Peru minister partly blames MMG for Las Bambas unrest, sees solution in train line

Peru Rail. Credit: Wikimedia Commons

Peru’s mining minister said on Thursday that unrest at the huge Las Bambas copper mine was partly caused by MMG Ltd’s short-sighted decision to rely on a dirt road to transport the metal, and called for a train line to be built instead.

“They made short-term decisions and that has a cost,” Energy and Mines Minister Ivan Merino told Reuters during an interview in Lima.

The dirt road has become a lightning rod, fiercely opposed by leaders in the communities it traverses in Peru’s impoverished but copper-rich Andes. Leaders of one province, Chumbivilcas, blocked the road for three weeks until Wednesday, almost causing Las Bambas to suspend copper production.

The tension is a key test for Peru’s left-wing President Pedro Castillo, who wants to increase mining wealth in the world’s No. 2 copper producer to fund social programs, but needs to balance those ambitions with the social unrest some mining projects create.

Merino said a train would help defuse those tensions. While Merino has talked before of building a mining railroad in Peru’s Andes, this is the first time he called for the train to reach the Las Bambas mine specifically.

There are also tensions over future mining projects, like Southern Copper Corp’s much-delayed Tia Maria copper mine. Opposition to the project has left several dead in the past decade.

Merino said the Castillo administration opposed the Tia Maria project.

“I’m not going to contradict the president,” Merino said, although he ultimately left the door open to the project. “Maybe in a few months the situation will change and we will have a new agreement,” he added.

Natural gas

Castillo’s administration is also seeking to renegotiate the country’s most important energy contract, which allows the Camisea Consortium, led by Argentina’s Pluspetrol, to exploit natural gas.

The administration wants to extract higher payments. Prime Minister Guido Bellido tweeted this weekend that if Camisea did not agree to the higher royalties, Peru would nationalize the gas project.

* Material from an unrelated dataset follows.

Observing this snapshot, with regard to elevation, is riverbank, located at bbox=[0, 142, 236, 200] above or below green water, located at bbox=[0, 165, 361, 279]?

Asked if nationalization was on the table, Merino, whose ministry also oversees natural gas, said he had “no opinion.”

“You are wasting an interview to ask about a tweet,” he said.

Earlier this week, Fitch said the credit rating of Hunt Oil Peru, a member of the Camisea Consortium, could potentially be downgraded over the contract renegotiation. Fitch said the negative outlook reflected the “heightened regulatory and political risk from the Peruvian government’s recent request to renegotiate the Camisea Consortium’s license agreement.”

Peru’s sol currency fell to a record low this week, pushed by the local political instability, as well as by headwinds in U.S. markets.